__VOS TÂCHES__
A: Selon l'article sur la candidature de Mohamed Ali Bathily, dans quel lieu a-t-il déclaré sa candidature le 29 avril ?
B: Recopiez à l'identique un passage de l'article sur la candidature de Mohamed Ali Bathily : commencez aux mots « Devenu ministre des » et arrêtez-vous après « sont pas respectés. ».
C: Rédigez la suite de l'entretien de Mohamed Ali Bathily, en reprenant juste après la dernière phrase de l'article.
┌─ EXTRAIT DU DOCUMENT
L’ancien ministre, soutenu par des coordinations de chefs de villages et des associations, a déclaré officiellement sa candidature à la présidentielle du 29 juillet au Mali. Il a fait de l’accès à la propriété foncière des paysans et de la lutte contre la corruption ses priorités.
Depuis son départ du gouvernement à la faveur du remaniement de décembre 2017, des rumeurs sur sa candidature à la présidentielle du 29 juillet couraient à Bamako. Mohamed Ali Bathily, ancien ministre de la Justice, ancien ministre des Affaires foncières et de l’Habitat, est longtemps resté au gouvernement malgré des relations parfois tendues avec le président Ibrahim Boubacar Keïta (IBK).
Il a finalement déclaré sa candidature le 29 avril, à Fanafiè-kôrô, petit village situé à quelques kilomètres au nord de Bamako. La cérémonie avait été organisée par le mouvement « L’Appel à Mohamed Bathily, Faso y’I Wele », qui regroupe une centaine d’associations issues de l’APM (l’Association pour le Mali, que Bathily présidait jusqu’au mois de mars dernier).
L’avocat rejoint ainsi la dizaine de candidats déjà déclarés, deux mois avant le scrutin. De passage à Paris, Mohamed Ali Bathily revient pour Jeune Afrique sur les raisons de son divorce avec IBK et expose sa vision pour le Mali.
Jeune Afrique : Vous considérez-vous comme le « candidat des paysans » ?
Mohamed Ali Bathily : Oui. Et c’est d’ailleurs ce qu’ils disent eux -mêmes. C’est un ensemble de coordinations de chefs de villages de la région de Sikasso, une région très agricole, qui a sollicité ma candidature.
Je crois représenter un courant qui ne l’était pas jusque là : les 65 à 70% de paysans concernés par la réforme foncière. Ils sont soumis à une très forte pression. Les spéculateurs fonciers leur arrachent leurs terres, à cause des enjeux économiques qui sont liés à la terre. Lorsque j’étais ministre de Justice, j’ai constaté que plus de 50% des litiges débattus devant les tribunaux se rapportaient à cette question.
Devenu ministre des Domaines, j’ai essayé de comprendre les raisons. Toutes les procédures relatives à l’accès à la propriété foncière étaient mal menées, voire violées systématiquement dans un rayon de 100 km autour de Bamako. La terre y est devenue un bien économique très prisé, les titres fonciers donnant plus facilement accès aux crédits bancaires.
En tant que ministre, j’ai voulu donner accès aux dispositions juridiques concernant la propriété foncière aux paysans, en les faisant traduire en langue bambara. Ils étaient désarmés et sans recours lorsque leurs bien leurs étaient arrachés. Maintenant, ils savent quand leurs droits ne sont pas respectés.
Lorsque j’ai choisi IBK, j’ai cru que c’était la bonne personne
Vous avez été un soutien du président Ibrahim Boubacar Keïta (IBK) et son ministre pendant quatre ans. Pourquoi vous retourner contre lui aujourd’hui, à quelques mois de la présidentielle ?
└─
┌─ DONNÉES RECUEILLIES
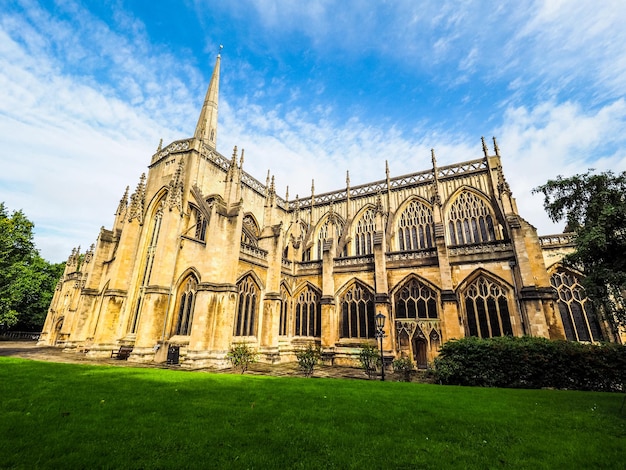 HDR St Mary Redcliffe w Bristolu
└─
__VOS RÉPONSES RÉDIGÉES__
A: À Fanafiè-kôrô, petit village situé à quelques kilomètres au nord de Bamako.

B:
Devenu ministre des Domaines, j’ai essayé de comprendre les raisons. Toutes les procédures relatives à l’accès à la propriété foncière étaient mal menées, voire violées systématiquement dans un rayon de 100 km autour de Bamako. La terre y est devenue un bien économique très prisé, les titres fonciers donnant plus facilement accès aux crédits bancaires.
En tant que ministre, j’ai voulu donner accès aux dispositions juridiques concernant la propriété foncière aux paysans, en les faisant traduire en langue bambara. Ils étaient désarmés et sans recours lorsque leurs bien leurs étaient arrachés. Maintenant, ils savent quand leurs droits ne sont pas respectés.

C:
Dans son discours d’investiture, le 4 septembre 2013, IBK a eu des mots assez forts dont je retiens trois aspects principaux. Premièrement, sur les questions de défense, de préservation de l’intégrité territoriale du Mali et sur la sécurité des personnes et des biens. Deuxièmement, sur la lutte contre l’impunité. Et troisièmement, sur la fin de la spéculation foncière qui prive les paysans de leurs terres ancestrales et crée plus de pauvreté et de chômage.
S’il s’était réellement occupé de tout cela, il n’y aurait pas de raison pour que je me présente. Je ne suis pas issu d’un parti politique. Mais la grosse déflagration qui a frappé le Mali en 2011-2012 m’a touché.
Je me suis lancé en politique parce que je voulais décoloniser la parole publique au nom de la démocratie. Il y avait de nombreux candidats lors de la dernière présidentielle, et tout le monde était unanime sur le fait qu’IBK était l’homme qu’il fallait soutenir. C’était une évidence, à la lumière de ses actes passés. Ce n’est pas la personne d’IBK qui importait. Je n’ai d’ailleurs pas scellé de pacte avec lui. J’ai scellé un pacte avec mon pays. Lorsque je l’ai choisi, j’ai cru que c’était la bonne personne. Dans la pratique, il s’est avéré que non.
Que reprochez-vous à IBK ?
Je lui reproche de ne pas être conséquent. Rien n’a changé par rapport à l’impunité. Aujourd’hui, ce sont ceux qui battaient campagne contre IBK et sa vision politique pour le Mali qui sont autour de la table du gouvernement. Ses soutiens de la société civile l’ont aussi abandonné.
Son parti [le Rassemblement pour le Mali] n’a jamais atteint 20% de l’électorat au mieux de sa forme. Il doit son score de 77% [au second tour de la présidentielle de 2013] à la société civile. Mais où en est-il avec nous aujourd’hui ? Ce n’est pas nous qui le lâchons, c’est lui qui a tourné le dos à ses objectifs.
Comment un ministre de la Justice peut-il lutter seul contre la corruption ?
Mais sur le plan de la lutte contre la corruption, vous êtes aussi comptable du bilan d’IBK…
Le président a déclaré l’année 2014, « année de lutte contre la corruption ». Dans la hiérarchie, dans l’ordre protocolaire, j’étais deuxième membre du gouvernement, après le Premier ministre. Ce qui signifie qu’il accordait de l’importance à la question.
Cependant, jusqu’à mon départ du ministère de la Justice en janvier 2015, il n’a jamais accepté de me rencontrer pour faire le point sur cette lutte et des difficultés rencontrées.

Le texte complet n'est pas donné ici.